El silencio tiene extrañas maneras de aullar las ausencias.
Algunos
decisores nuestros creen revolucionaria la práctica de imitar a Dorian
Gray y creen necesario mostrar al público una falsa belleza, a sabiendas
de que detrás de la puerta, un cuadro más real refleja las cicatrices
necesarias o no, de la práctica de la autoridad. Frente a la pretensión
enemiga de mostrar una imagen falsificada del ejercicio del poder
revolucionario por más de cinco décadas, no hay mejor respuesta que no
sentir angustia de enseñar el curtido rostro del veterano combatiente y
estar dispuesto a debatir cada una de sus marcas, erradas o no, todas
testigos de su entrega heroica. Al fin y al cabo, no serán esas las
últimas huellas en su tesitura: la Revolución estará viva mientras su
rostro siga reflejando el paso del tiempo.
En la etapa
actual de la Revolución, la batalla por el triunfo se plantea contra
tirios y troyanos: tanto hacia afuera contra las fuerzas imperialistas,
como hacia dentro contra los representantes de la incultura estéril y
colonizada. La primera se seguirá oponiendo a la trascendencia de la
Revolución cubana con todas sus fuerzas, la segunda no entiende qué es
trascender. Ambas batallas no pueden ni deben ser eludidas. No olvidemos
las enseñazas de la historia, fue esa costra inculta la que traicionó a
la Unión Soviética cuando esta se constituyó en freno a su desmedida
ambición aldeana.
Hemos ido
incubando durante años una pequeña protoburguesía propia, heredera de
aquella clientelar con alma enana. Hoy ella siente menos verguenza en
mostrarse públicamente posando para fotos en pasarelas de modas
importadas y excluyentes, frecuentando espacios sociales hechos
exclusivos a razón de su carácter económicamente inalcanzable para el
resto. Rescatando para si y sus familias modos de vida consumistas y
vacíos. Promoviendo su incultura elitista, su imagen de éxito, creando
sus propias tribus sociales.
Viendo los
procesos de desmerengamiento del socialismo europeo, la pregunta sobre
cuándo la protoburguesía emergente toma conciencia de si misma como
clase y busca aliarse con la burocracia no ha sido contestada. Preguntas
como esa no sólo son importantes como curiosidad académica, son
esenciales para abortar amenazas y conjurar peligros a tiempo. Hay que
trascender lo descriptivo en los estudios sobre el fracaso del
socialismo europeo, en particular el soviético, y ahondar para lograr
periodizar, descubrir dinámicas, entender cómo se comporta el tiempo
como variable social. Otras muchas preguntas de la misma índole y
mirando hacia nosotros mismos esperan respuestas.
Estamos
viendo en el país el paso de una forma participativa pero centralizada y
verticalmente estructurada de democracia, a otras formas participativas
desde lo individual y donde la centralizacion vertical se debilita
necesariamente y en ciertas áreas pasa a ser irrelevante. El fenómeno,
con todas sus aristas es sencillamente el resultado objetivo de un
decursar social determinado.

▶ _Extracto de datos_

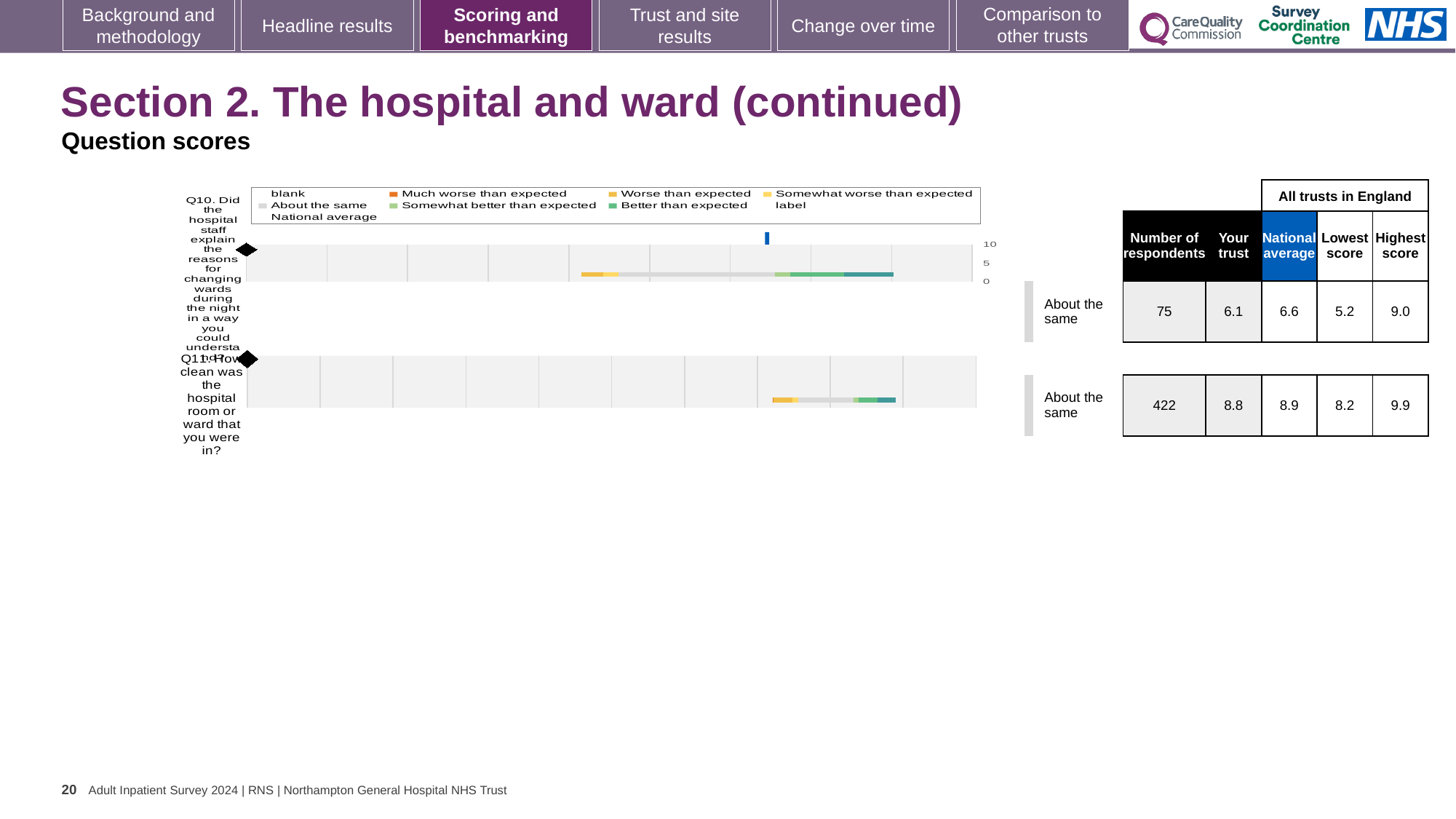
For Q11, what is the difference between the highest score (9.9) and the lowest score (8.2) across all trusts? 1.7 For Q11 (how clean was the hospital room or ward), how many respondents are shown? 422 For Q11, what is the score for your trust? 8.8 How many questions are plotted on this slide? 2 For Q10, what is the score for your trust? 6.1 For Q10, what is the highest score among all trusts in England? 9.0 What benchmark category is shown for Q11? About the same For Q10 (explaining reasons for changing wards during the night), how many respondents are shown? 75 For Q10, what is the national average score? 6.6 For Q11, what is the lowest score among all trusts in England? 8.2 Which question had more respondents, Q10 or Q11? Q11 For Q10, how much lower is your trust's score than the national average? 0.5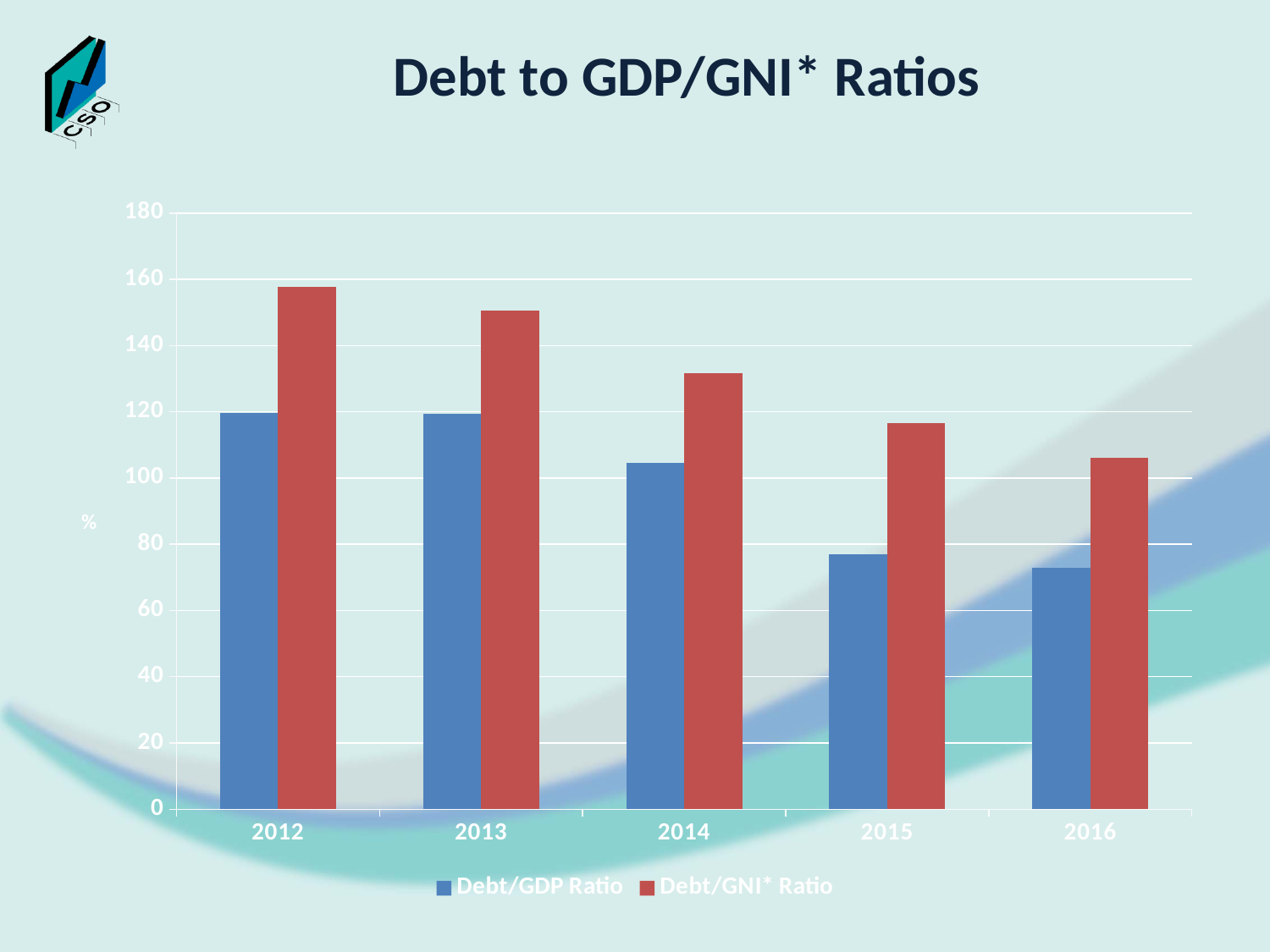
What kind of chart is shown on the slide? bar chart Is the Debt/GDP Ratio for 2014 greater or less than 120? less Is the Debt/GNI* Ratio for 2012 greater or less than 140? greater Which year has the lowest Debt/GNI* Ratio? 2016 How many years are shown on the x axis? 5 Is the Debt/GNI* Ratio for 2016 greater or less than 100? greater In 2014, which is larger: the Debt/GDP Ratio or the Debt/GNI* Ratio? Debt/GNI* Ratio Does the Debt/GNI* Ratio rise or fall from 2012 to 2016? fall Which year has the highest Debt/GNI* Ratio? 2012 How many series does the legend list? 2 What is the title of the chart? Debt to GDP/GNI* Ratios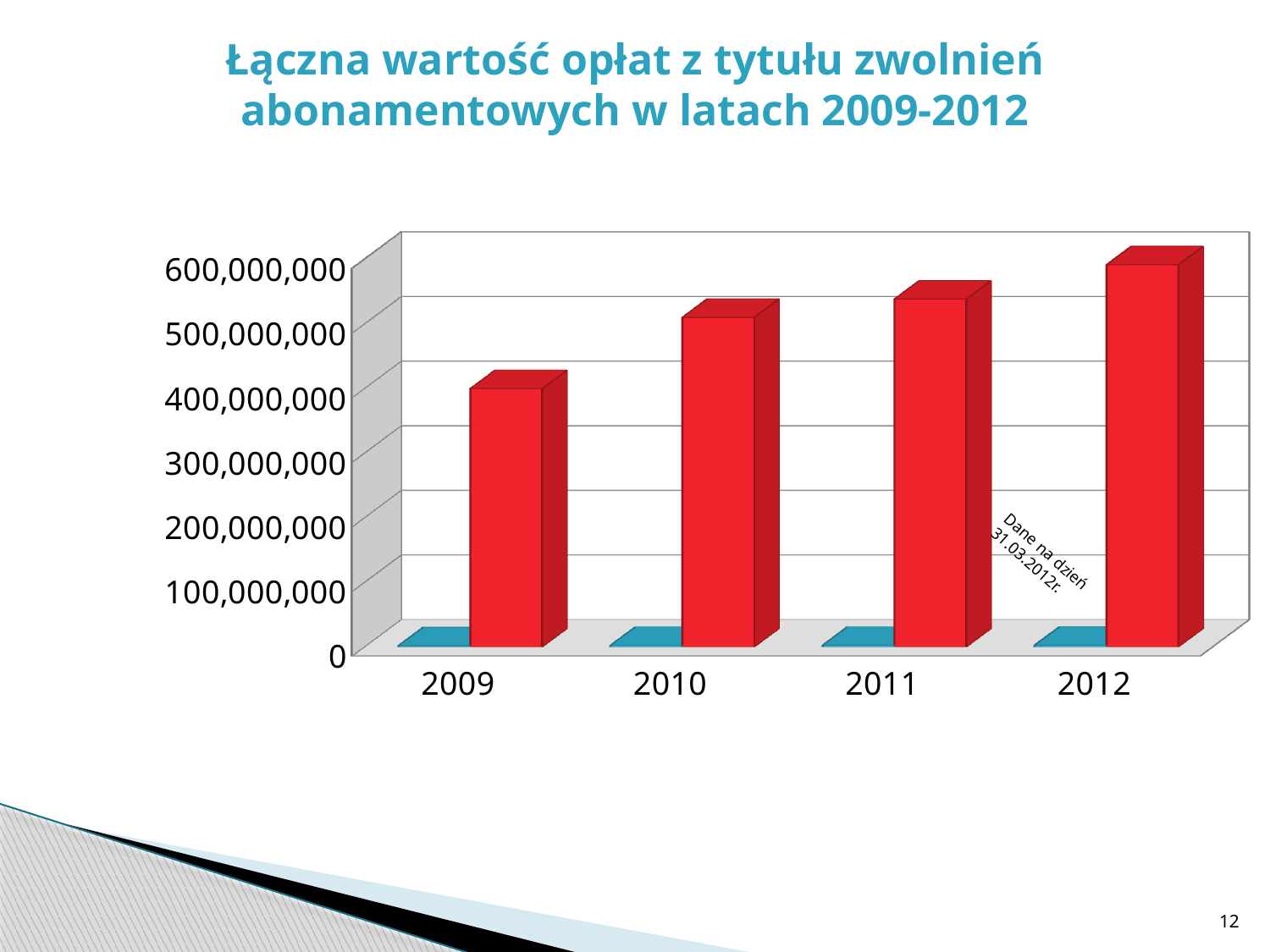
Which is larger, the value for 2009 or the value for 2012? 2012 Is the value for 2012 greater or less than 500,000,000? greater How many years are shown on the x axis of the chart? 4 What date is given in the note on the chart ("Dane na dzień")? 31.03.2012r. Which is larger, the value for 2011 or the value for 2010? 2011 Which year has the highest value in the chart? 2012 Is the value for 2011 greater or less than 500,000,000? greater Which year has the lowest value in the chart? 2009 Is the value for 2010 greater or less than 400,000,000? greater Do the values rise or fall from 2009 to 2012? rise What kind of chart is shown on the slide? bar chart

▶ _Conjunto de tareas_
[A] Según el fragmento sobre la Revolución cubana, ¿a qué personaje creen revolucionario imitar algunos decisores?
[B] Extrae del fragmento sobre la Revolución cubana el pasaje que empieza en "En la etapa" y termina en "ambición aldeana.", sin cambiar nada.
[C] Continúa el fragmento sobre la Revolución cubana a partir de su última oración.

▶ _Soluciones_
[A] A Dorian Gray.

[B]
En la etapa
actual de la Revolución, la batalla por el triunfo se plantea contra
tirios y troyanos: tanto hacia afuera contra las fuerzas imperialistas,
como hacia dentro contra los representantes de la incultura estéril y
colonizada. La primera se seguirá oponiendo a la trascendencia de la
Revolución cubana con todas sus fuerzas, la segunda no entiende qué es
trascender. Ambas batallas no pueden ni deben ser eludidas. No olvidemos
las enseñazas de la historia, fue esa costra inculta la que traicionó a
la Unión Soviética cuando esta se constituyó en freno a su desmedida
ambición aldeana.

[C]
Hay que
entender que las consecuencias de ese proceso de paso a formas
democráticas, igualmente participativas pero no verticales, de toma de
decisiones, ha abierto la puerta a cambios importantes en las dinámicas
políticas y sociales. La pretensión de imponer el silencio social a
opiniones contrarias es hoy irrealista. No ya la opinión minoritaria,
sino incluso la opinión éticamente rechazable (léase en ello, por
ejemplo, puntos de vistas misóginos, machistas, racistas y hasta
neofacistas) puede lograr y logran transmitirse por el carácter
descentralizado de los mecanismos digitales de divulgación. Estos
fenómenos conducen igualmente a la desjerarquización de la información y
los medios. Si en la opinión pública, la veracidad y calidad de una
información se daba no sólo por su presencia en los canales aprobados
como la radio y la televisión, sino además por la ausencia social de la
“otra” información, hoy, en buena medida, una información no se califica
de calidad solo por su presencia en los medios oficiales (por el
contrario, para ciertos sectores sociales, la presencia de una
información en medios oficiales la hace de por sí sospechosa). Los
medios de comunicación hasta ayer considerados marginales, cada vez se
vuelven más centrales. Las consecuencias de todo esto aún no las
apreciamos en todo su alcance.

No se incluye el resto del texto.